**Fragmento del texto:**
....................

Que la música pueda ser considerada como un espacio mental no es contradictorio con el hecho de que la experiencia musical resulte muy afectada por la influencia de los espacios físicos en las características espectrales de los sonidos que en su interior se generan. Desde el punto de vista de la experiencia sonora, dos señales sonoras son diferentes a pesar de que procedan de fuentes equivalentes si son generadas en espacios de propiedades reflejantes distintas. De la misma forma que las cajas de resonancia de los instrumentos modifican profundamente los sonidos producidos por el mecanismo vibratorio, los espacios de naturaleza mecánica, en virtud de sus límites y de sus propiedades físicas, contribuyen en la naturaleza interna de las señales sonoras que llegan al oído. Por eso, el oído es capaz de detectar las dimensiones y la factura de los espacios. Así es como ha sido un instrumento particularmente útil para la supervivencia de los individuos de las especies que lo poseen.
De todo lo anterior, pues, emerge la justificación de los discursos musicales acerca de la espacialización -en su acepción corriente- como metáforas de la existencia paralela de un espacio mental, el único, sin embargo, que nos ha sido dado conocer íntimamente, porque el conocimiento del espacio físico, como otros aspectos de la realidad, nos está velado, como diría Bernard Despagnat. De hecho, la poética musical es susceptible de ser interpretada desde ese punto de vista, en conexión laxa con algunas orientaciones de la ciencia cognitiva, sin tener en cuenta si se trata de la del canto gregoriano, que suena particularmente bien en las iglesias, o la de la polifonía de los pigmeos, que necesita de las reflexiones de los sonidos en los troncos de los bosques de palmeras, la de las músicas también polifónicas de André y Giovani Gabrielli, especialmente compuestas para la catedral de San Marco, en Venecia, la de la música para la esfera sonora que Stockhausen quiso hacer construir en Osaka, llena de altavoces, o la compuesta especialmente para los polítopos de Le Corbusier y Iannis Xenakis o las cúpulas de Léo Kupper, la de la música electrónica que Luigi Nono compuso para el Halaphone de Hans Peter Haller o también la de las músicas electroacústicas actuales, concebidas en la soledad introspectiva del estudio para ser proyectadas en el mundo por medio de sistemas de reproducción sonora sofisticados y complejos, que llenan el espacio mecànico de altavoces emisores de fuentes sonoras diferenciadas, como son el Cybernéphone del IMEB o el Acousmounioum del INA GRM.

....................

**Listado proporcionado:**
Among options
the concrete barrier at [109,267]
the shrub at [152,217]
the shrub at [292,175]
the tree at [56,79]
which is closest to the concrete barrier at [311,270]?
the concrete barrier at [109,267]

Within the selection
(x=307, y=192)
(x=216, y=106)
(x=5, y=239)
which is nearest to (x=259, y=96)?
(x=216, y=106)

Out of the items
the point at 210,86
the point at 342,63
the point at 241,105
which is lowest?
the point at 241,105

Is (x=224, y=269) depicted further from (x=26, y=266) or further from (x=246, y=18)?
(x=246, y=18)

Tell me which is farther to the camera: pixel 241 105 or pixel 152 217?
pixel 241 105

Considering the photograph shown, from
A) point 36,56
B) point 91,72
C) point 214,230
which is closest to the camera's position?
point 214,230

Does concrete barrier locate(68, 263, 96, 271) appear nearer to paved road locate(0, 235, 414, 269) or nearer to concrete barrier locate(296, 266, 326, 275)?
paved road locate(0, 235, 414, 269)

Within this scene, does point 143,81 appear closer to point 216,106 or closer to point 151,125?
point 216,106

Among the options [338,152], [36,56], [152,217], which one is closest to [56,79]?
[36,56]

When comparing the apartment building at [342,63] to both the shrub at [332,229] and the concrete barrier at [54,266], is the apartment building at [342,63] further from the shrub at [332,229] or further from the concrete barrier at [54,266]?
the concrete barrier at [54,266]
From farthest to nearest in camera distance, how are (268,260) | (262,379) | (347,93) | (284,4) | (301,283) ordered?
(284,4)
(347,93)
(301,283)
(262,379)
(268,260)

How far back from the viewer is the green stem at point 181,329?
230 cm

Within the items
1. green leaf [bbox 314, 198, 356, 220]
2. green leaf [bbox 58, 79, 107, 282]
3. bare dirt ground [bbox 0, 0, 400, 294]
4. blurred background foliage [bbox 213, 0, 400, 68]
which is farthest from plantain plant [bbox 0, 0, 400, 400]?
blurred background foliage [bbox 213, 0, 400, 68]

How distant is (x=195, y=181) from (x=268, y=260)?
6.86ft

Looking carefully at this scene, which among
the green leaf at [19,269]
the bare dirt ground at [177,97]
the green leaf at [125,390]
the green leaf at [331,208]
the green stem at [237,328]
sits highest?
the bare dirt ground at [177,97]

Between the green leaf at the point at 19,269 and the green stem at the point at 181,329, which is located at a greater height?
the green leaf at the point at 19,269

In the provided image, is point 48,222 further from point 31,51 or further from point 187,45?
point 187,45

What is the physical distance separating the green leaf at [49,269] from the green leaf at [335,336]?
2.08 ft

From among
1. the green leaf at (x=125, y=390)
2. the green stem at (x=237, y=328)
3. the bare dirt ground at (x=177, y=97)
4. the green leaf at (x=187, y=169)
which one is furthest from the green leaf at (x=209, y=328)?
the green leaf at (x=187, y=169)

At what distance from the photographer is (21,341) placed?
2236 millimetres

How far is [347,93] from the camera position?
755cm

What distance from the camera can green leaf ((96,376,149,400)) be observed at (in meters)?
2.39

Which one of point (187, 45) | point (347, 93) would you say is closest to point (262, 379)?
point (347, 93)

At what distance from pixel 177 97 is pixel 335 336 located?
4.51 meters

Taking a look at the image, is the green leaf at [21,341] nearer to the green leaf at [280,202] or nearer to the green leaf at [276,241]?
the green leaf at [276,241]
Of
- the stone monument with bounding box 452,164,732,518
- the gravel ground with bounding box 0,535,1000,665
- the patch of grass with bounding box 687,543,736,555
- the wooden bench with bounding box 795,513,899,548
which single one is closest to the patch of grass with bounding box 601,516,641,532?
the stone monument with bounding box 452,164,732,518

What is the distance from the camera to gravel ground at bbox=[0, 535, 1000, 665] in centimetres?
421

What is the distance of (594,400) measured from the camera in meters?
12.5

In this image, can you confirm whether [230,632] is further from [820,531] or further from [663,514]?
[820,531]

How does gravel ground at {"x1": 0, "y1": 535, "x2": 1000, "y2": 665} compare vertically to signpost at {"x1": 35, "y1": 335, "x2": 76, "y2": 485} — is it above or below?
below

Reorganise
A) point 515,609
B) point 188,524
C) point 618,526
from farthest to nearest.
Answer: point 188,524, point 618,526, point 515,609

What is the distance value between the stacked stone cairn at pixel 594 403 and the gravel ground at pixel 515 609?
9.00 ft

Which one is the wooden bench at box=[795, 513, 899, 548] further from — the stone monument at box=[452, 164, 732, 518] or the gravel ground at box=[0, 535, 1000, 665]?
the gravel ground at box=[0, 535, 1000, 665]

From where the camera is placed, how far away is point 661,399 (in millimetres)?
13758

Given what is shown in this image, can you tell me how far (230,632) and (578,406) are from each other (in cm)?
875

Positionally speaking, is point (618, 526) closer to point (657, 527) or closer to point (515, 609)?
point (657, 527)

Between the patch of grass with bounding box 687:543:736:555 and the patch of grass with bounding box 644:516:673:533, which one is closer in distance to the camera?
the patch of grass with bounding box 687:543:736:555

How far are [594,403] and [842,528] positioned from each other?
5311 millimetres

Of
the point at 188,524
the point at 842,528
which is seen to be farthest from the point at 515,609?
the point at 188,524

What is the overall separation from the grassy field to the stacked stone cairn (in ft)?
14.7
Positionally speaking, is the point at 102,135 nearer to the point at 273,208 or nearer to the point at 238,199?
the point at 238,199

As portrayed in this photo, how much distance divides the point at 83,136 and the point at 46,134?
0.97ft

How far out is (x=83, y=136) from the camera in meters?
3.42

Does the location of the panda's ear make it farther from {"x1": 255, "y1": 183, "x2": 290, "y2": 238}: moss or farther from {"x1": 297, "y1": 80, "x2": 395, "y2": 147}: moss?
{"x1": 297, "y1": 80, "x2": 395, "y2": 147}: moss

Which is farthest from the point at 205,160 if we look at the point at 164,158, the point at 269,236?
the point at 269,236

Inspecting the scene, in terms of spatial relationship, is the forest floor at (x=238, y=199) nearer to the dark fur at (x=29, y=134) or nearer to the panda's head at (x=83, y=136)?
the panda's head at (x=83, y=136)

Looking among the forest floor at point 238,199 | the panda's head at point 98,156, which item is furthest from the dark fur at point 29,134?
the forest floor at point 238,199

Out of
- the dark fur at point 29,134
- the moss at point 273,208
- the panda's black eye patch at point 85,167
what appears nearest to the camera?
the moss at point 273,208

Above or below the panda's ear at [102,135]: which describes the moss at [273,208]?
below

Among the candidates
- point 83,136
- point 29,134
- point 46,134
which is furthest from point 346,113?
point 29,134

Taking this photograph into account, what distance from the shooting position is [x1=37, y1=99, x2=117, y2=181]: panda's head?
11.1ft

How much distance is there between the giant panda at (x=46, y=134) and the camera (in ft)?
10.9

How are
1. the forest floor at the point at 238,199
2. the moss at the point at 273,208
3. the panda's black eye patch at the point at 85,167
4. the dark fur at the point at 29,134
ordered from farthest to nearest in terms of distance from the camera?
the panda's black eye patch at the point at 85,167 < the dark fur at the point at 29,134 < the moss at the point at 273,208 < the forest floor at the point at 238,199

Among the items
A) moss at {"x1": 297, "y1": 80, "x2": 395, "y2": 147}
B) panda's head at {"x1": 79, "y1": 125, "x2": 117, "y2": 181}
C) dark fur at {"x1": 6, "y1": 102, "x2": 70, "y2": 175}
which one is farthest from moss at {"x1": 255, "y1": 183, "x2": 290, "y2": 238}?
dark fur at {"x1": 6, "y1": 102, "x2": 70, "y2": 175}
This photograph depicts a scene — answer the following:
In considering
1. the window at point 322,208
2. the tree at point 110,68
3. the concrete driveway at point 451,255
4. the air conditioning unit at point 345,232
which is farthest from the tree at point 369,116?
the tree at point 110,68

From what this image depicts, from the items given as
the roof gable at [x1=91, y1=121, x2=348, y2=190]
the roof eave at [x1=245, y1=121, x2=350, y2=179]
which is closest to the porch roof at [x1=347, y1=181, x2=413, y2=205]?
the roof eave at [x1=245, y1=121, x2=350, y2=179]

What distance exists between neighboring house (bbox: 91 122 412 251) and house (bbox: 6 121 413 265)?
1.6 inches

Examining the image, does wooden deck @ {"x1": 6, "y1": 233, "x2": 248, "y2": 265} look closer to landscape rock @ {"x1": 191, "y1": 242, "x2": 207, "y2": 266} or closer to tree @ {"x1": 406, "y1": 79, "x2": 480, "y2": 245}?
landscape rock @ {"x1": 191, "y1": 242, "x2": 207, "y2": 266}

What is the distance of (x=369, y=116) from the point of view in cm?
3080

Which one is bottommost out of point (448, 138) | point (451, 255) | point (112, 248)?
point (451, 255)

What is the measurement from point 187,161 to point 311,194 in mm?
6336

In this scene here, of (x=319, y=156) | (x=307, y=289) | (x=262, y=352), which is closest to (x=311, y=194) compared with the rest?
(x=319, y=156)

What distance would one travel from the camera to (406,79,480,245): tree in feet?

....................

**Ejercicios propuestos:**
• 1. Extrae del listado, sin cambios, cada línea que contenga la palabra "items", distinguiendo entre mayúsculas y minúsculas.
• 2. Prosigue el texto sobre música y espacio a partir del punto en que termina.
El texto sobre música y espacio y el listado no guardan ninguna relación entre sí.

**Resultados en orden:**
• 1.
Out of the items
Within the items
Among the items
From what this image depicts, from the items given as

• 2.
Con la irrupción de las telecomunicaciones en la creación artística, la imagen mental del especio ha reventado. Tal vez así se acerque más a la interpretación que del espacio real algunos físicos han dado en términos de holograma generado a partir de una información desprovista de dimensión. Los eventos artísticos basados en las telecomunicaciones han contribuido en la apariencia de fragmentación del espacio, que justifica una imagen mental de espacio poco compacta y sometida a geometrías variables. Por distintas razones de fondo. Una es la naturaleza discreta de las señales que se transmiten. Otra, la dispersión geográfica, que hace que un único evento artístico sea percibido de manera distina en función de la localización geográfica de cada usuario. También es importante tener en cuenta las diferencias entre metodologías generadoras de contenidos artísticos, propias de cada área de influencia cultural. Finalmente, la velocidad de intercambio de información ha reducido el tamaño de la imagen mental del mundo. Aunque no sea cierto, a veces puede parecer que el mundo entero quepa entre una pantalla y unos altavoces. Sin embargo, desde que percibo las actividades de las colectividades humanas, la vida, la música, las relaciones sociales, el movimiento de los astros y sus interacciones, sus comportamientos, tan variados y, a pesar de que me pregunto si no será una alucinación, tan complejos, como particularidades emergentes de la reorganización constante de la materia en su larguísimo recorrido evolutivo en la expansión conformadora del universo tal como ahora lo conocemos, prefiero contemplar esa poética desde la superposición activa de los niveles que intervienen en la construcción de la realidad, experiencia que acostumbro a considerar como una especie de holograma, también yo, donde reina la homotecia, de manera que, de nivel en nivel de complejidad, permanecen y se reproducen casi por casualidad las características formales de las relaciones que entre sí han tejido y tejen entidades que considero mis ancestros : estructuras culturales, mentales, biológicas, orgánicas, moleculares, atómicas y subatómicas.